> [WORKING DATA]
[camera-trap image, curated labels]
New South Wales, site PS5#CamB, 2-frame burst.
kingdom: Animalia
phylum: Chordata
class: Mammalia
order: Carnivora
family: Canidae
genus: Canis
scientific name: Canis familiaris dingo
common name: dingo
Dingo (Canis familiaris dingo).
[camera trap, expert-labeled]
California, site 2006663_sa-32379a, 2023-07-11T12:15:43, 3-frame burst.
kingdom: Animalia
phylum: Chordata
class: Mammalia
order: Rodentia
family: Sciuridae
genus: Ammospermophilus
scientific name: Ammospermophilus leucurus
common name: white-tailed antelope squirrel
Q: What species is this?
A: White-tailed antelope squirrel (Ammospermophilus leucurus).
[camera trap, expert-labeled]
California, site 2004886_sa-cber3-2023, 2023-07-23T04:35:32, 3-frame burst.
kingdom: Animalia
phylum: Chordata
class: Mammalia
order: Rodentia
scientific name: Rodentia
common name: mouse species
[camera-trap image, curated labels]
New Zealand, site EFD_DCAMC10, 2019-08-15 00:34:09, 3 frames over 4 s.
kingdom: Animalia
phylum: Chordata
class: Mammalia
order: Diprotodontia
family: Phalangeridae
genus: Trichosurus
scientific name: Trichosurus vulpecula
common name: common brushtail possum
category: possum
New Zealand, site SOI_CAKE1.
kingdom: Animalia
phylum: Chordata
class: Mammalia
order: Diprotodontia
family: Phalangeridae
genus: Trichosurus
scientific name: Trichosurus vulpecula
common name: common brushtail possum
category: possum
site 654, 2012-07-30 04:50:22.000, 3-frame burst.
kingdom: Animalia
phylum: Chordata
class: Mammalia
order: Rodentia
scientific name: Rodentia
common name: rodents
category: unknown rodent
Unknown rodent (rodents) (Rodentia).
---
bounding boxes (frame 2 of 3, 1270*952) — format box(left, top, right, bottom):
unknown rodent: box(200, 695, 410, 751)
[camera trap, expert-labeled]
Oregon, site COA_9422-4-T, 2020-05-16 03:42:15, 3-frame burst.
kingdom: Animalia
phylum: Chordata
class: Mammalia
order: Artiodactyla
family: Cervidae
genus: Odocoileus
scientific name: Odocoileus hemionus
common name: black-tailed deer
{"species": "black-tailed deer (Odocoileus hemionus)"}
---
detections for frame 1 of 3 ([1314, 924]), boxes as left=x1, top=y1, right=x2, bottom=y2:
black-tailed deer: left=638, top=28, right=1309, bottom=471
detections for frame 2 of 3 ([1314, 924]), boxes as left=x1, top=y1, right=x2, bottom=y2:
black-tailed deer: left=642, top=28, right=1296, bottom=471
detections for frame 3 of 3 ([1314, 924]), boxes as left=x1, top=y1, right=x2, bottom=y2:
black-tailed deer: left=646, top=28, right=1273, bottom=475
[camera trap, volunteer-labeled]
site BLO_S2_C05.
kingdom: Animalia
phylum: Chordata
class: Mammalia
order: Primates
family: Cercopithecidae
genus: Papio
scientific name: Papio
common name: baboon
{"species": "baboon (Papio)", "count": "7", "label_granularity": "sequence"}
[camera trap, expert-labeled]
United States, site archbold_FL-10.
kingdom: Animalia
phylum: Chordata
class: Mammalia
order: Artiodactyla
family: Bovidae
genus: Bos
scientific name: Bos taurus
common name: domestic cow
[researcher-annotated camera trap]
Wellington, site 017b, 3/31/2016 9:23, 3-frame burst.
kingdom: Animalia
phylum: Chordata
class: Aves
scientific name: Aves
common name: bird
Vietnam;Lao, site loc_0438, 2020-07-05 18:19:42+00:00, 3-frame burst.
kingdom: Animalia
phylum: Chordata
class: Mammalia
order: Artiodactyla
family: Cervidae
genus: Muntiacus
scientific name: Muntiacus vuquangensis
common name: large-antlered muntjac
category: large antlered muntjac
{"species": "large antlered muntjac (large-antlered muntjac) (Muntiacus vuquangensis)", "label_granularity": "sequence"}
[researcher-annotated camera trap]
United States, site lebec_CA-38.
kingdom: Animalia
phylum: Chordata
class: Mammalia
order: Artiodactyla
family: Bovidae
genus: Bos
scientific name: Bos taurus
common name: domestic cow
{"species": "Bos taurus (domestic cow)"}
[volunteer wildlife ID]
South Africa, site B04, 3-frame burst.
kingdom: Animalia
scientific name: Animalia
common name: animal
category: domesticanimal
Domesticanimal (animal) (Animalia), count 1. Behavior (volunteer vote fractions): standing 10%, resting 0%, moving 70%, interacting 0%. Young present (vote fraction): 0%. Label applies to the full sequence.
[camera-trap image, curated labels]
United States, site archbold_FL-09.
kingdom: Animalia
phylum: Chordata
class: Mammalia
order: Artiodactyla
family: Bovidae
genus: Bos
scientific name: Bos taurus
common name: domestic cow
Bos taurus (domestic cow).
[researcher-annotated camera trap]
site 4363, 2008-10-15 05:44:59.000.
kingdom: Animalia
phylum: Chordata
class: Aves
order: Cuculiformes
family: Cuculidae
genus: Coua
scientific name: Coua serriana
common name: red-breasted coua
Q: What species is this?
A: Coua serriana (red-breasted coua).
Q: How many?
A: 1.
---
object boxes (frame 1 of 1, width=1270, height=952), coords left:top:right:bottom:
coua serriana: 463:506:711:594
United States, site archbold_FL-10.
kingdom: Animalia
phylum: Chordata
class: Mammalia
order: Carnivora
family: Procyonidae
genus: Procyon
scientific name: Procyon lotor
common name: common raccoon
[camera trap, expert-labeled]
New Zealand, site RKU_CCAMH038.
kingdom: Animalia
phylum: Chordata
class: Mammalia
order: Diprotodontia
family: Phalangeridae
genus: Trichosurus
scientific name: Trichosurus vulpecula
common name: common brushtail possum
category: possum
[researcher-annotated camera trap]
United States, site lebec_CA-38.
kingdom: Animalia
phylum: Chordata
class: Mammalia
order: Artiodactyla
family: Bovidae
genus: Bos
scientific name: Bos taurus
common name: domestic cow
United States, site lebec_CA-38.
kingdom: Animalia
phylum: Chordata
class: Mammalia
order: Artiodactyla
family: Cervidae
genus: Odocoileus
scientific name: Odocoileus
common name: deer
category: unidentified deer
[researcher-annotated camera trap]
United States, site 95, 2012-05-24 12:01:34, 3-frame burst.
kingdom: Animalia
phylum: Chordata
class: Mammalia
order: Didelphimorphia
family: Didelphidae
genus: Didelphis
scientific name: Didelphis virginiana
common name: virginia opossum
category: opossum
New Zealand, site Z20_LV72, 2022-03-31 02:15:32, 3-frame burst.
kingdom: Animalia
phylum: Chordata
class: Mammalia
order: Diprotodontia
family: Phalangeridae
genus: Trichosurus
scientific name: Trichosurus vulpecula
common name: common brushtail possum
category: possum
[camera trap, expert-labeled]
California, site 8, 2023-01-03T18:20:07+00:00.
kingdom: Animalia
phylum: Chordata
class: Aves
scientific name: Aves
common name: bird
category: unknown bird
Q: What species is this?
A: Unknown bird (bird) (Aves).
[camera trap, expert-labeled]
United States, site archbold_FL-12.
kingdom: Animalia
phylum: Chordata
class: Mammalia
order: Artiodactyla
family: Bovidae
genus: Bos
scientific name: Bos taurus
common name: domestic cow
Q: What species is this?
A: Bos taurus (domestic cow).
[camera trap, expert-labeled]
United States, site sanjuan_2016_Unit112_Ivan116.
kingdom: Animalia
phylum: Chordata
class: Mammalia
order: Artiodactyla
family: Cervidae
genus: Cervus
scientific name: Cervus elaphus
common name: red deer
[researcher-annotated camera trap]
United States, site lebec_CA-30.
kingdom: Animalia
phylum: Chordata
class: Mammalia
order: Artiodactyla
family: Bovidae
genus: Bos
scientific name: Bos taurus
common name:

> [EXERCISE AIM] Recopy the whole listing exactly.

> [YOUR SOLUTION]
[camera-trap image, curated labels]
New South Wales, site PS5#CamB, 2-frame burst.
kingdom: Animalia
phylum: Chordata
class: Mammalia
order: Carnivora
family: Canidae
genus: Canis
scientific name: Canis familiaris dingo
common name: dingo
Dingo (Canis familiaris dingo).
[camera trap, expert-labeled]
California, site 2006663_sa-32379a, 2023-07-11T12:15:43, 3-frame burst.
kingdom: Animalia
phylum: Chordata
class: Mammalia
order: Rodentia
family: Sciuridae
genus: Ammospermophilus
scientific name: Ammospermophilus leucurus
common name: white-tailed antelope squirrel
Q: What species is this?
A: White-tailed antelope squirrel (Ammospermophilus leucurus).
[camera trap, expert-labeled]
California, site 2004886_sa-cber3-2023, 2023-07-23T04:35:32, 3-frame burst.
kingdom: Animalia
phylum: Chordata
class: Mammalia
order: Rodentia
scientific name: Rodentia
common name: mouse species
[camera-trap image, curated labels]
New Zealand, site EFD_DCAMC10, 2019-08-15 00:34:09, 3 frames over 4 s.
kingdom: Animalia
phylum: Chordata
class: Mammalia
order: Diprotodontia
family: Phalangeridae
genus: Trichosurus
scientific name: Trichosurus vulpecula
common name: common brushtail possum
category: possum
New Zealand, site SOI_CAKE1.
kingdom: Animalia
phylum: Chordata
class: Mammalia
order: Diprotodontia
family: Phalangeridae
genus: Trichosurus
scientific name: Trichosurus vulpecula
common name: common brushtail possum
category: possum
site 654, 2012-07-30 04:50:22.000, 3-frame burst.
kingdom: Animalia
phylum: Chordata
class: Mammalia
order: Rodentia
scientific name: Rodentia
common name: rodents
category: unknown rodent
Unknown rodent (rodents) (Rodentia).
---
bounding boxes (frame 2 of 3, 1270*952) — format box(left, top, right, bottom):
unknown rodent: box(200, 695, 410, 751)
[camera trap, expert-labeled]
Oregon, site COA_9422-4-T, 2020-05-16 03:42:15, 3-frame burst.
kingdom: Animalia
phylum: Chordata
class: Mammalia
order: Artiodactyla
family: Cervidae
genus: Odocoileus
scientific name: Odocoileus hemionus
common name: black-tailed deer
{"species": "black-tailed deer (Odocoileus hemionus)"}
---
detections for frame 1 of 3 ([1314, 924]), boxes as left=x1, top=y1, right=x2, bottom=y2:
black-tailed deer: left=638, top=28, right=1309, bottom=471
detections for frame 2 of 3 ([1314, 924]), boxes as left=x1, top=y1, right=x2, bottom=y2:
black-tailed deer: left=642, top=28, right=1296, bottom=471
detections for frame 3 of 3 ([1314, 924]), boxes as left=x1, top=y1, right=x2, bottom=y2:
black-tailed deer: left=646, top=28, right=1273, bottom=475
[camera trap, volunteer-labeled]
site BLO_S2_C05.
kingdom: Animalia
phylum: Chordata
class: Mammalia
order: Primates
family: Cercopithecidae
genus: Papio
scientific name: Papio
common name: baboon
{"species": "baboon (Papio)", "count": "7", "label_granularity": "sequence"}
[camera trap, expert-labeled]
United States, site archbold_FL-10.
kingdom: Animalia
phylum: Chordata
class: Mammalia
order: Artiodactyla
family: Bovidae
genus: Bos
scientific name: Bos taurus
common name: domestic cow
[researcher-annotated camera trap]
Wellington, site 017b, 3/31/2016 9:23, 3-frame burst.
kingdom: Animalia
phylum: Chordata
class: Aves
scientific name: Aves
common name: bird
Vietnam;Lao, site loc_0438, 2020-07-05 18:19:42+00:00, 3-frame burst.
kingdom: Animalia
phylum: Chordata
class: Mammalia
order: Artiodactyla
family: Cervidae
genus: Muntiacus
scientific name: Muntiacus vuquangensis
common name: large-antlered muntjac
category: large antlered muntjac
{"species": "large antlered muntjac (large-antlered muntjac) (Muntiacus vuquangensis)", "label_granularity": "sequence"}
[researcher-annotated camera trap]
United States, site lebec_CA-38.
kingdom: Animalia
phylum: Chordata
class: Mammalia
order: Artiodactyla
family: Bovidae
genus: Bos
scientific name: Bos taurus
common name: domestic cow
{"species": "Bos taurus (domestic cow)"}
[volunteer wildlife ID]
South Africa, site B04, 3-frame burst.
kingdom: Animalia
scientific name: Animalia
common name: animal
category: domesticanimal
Domesticanimal (animal) (Animalia), count 1. Behavior (volunteer vote fractions): standing 10%, resting 0%, moving 70%, interacting 0%. Young present (vote fraction): 0%. Label applies to the full sequence.
[camera-trap image, curated labels]
United States, site archbold_FL-09.
kingdom: Animalia
phylum: Chordata
class: Mammalia
order: Artiodactyla
family: Bovidae
genus: Bos
scientific name: Bos taurus
common name: domestic cow
Bos taurus (domestic cow).
[researcher-annotated camera trap]
site 4363, 2008-10-15 05:44:59.000.
kingdom: Animalia
phylum: Chordata
class: Aves
order: Cuculiformes
family: Cuculidae
genus: Coua
scientific name: Coua serriana
common name: red-breasted coua
Q: What species is this?
A: Coua serriana (red-breasted coua).
Q: How many?
A: 1.
---
object boxes (frame 1 of 1, width=1270, height=952), coords left:top:right:bottom:
coua serriana: 463:506:711:594
United States, site archbold_FL-10.
kingdom: Animalia
phylum: Chordata
class: Mammalia
order: Carnivora
family: Procyonidae
genus: Procyon
scientific name: Procyon lotor
common name: common raccoon
[camera trap, expert-labeled]
New Zealand, site RKU_CCAMH038.
kingdom: Animalia
phylum: Chordata
class: Mammalia
order: Diprotodontia
family: Phalangeridae
genus: Trichosurus
scientific name: Trichosurus vulpecula
common name: common brushtail possum
category: possum
[researcher-annotated camera trap]
United States, site lebec_CA-38.
kingdom: Animalia
phylum: Chordata
class: Mammalia
order: Artiodactyla
family: Bovidae
genus: Bos
scientific name: Bos taurus
common name: domestic cow
United States, site lebec_CA-38.
kingdom: Animalia
phylum: Chordata
class: Mammalia
order: Artiodactyla
family: Cervidae
genus: Odocoileus
scientific name: Odocoileus
common name: deer
category: unidentified deer
[researcher-annotated camera trap]
United States, site 95, 2012-05-24 12:01:34, 3-frame burst.
kingdom: Animalia
phylum: Chordata
class: Mammalia
order: Didelphimorphia
family: Didelphidae
genus: Didelphis
scientific name: Didelphis virginiana
common name: virginia opossum
category: opossum
New Zealand, site Z20_LV72, 2022-03-31 02:15:32, 3-frame burst.
kingdom: Animalia
phylum: Chordata
class: Mammalia
order: Diprotodontia
family: Phalangeridae
genus: Trichosurus
scientific name: Trichosurus vulpecula
common name: common brushtail possum
category: possum
[camera trap, expert-labeled]
California, site 8, 2023-01-03T18:20:07+00:00.
kingdom: Animalia
phylum: Chordata
class: Aves
scientific name: Aves
common name: bird
category: unknown bird
Q: What species is this?
A: Unknown bird (bird) (Aves).
[camera trap, expert-labeled]
United States, site archbold_FL-12.
kingdom: Animalia
phylum: Chordata
class: Mammalia
order: Artiodactyla
family: Bovidae
genus: Bos
scientific name: Bos taurus
common name: domestic cow
Q: What species is this?
A: Bos taurus (domestic cow).
[camera trap, expert-labeled]
United States, site sanjuan_2016_Unit112_Ivan116.
kingdom: Animalia
phylum: Chordata
class: Mammalia
order: Artiodactyla
family: Cervidae
genus: Cervus
scientific name: Cervus elaphus
common name: red deer
[researcher-annotated camera trap]
United States, site lebec_CA-30.
kingdom: Animalia
phylum: Chordata
class: Mammalia
order: Artiodactyla
family: Bovidae
genus: Bos
scientific name: Bos taurus
common name:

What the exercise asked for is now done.